→ Aim of the task
Extract, word for word, the records from the line containing "Krumpholz Unkraut- und" through the line containing "To Let 3 Bedroom".

→ Data for the task

Start of Block

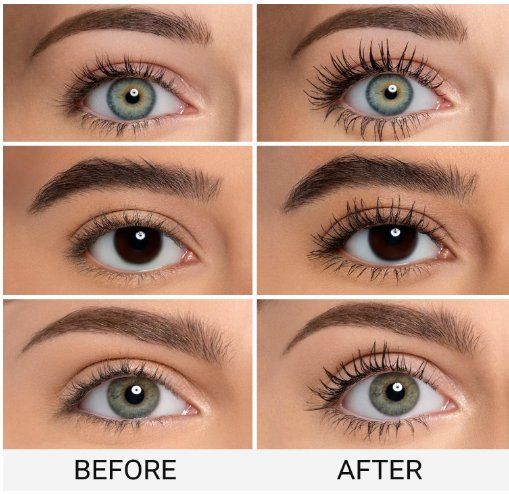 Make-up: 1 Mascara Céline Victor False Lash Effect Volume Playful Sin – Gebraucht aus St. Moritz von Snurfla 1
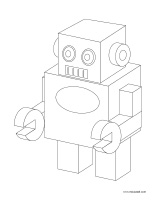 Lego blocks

End of Block
Start of Block

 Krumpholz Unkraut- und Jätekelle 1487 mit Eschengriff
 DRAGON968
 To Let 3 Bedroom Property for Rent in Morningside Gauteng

End of Block

→ Exercise output
 Krumpholz Unkraut- und Jätekelle 1487 mit Eschengriff
 DRAGON968
 To Let 3 Bedroom Property for Rent in Morningside Gauteng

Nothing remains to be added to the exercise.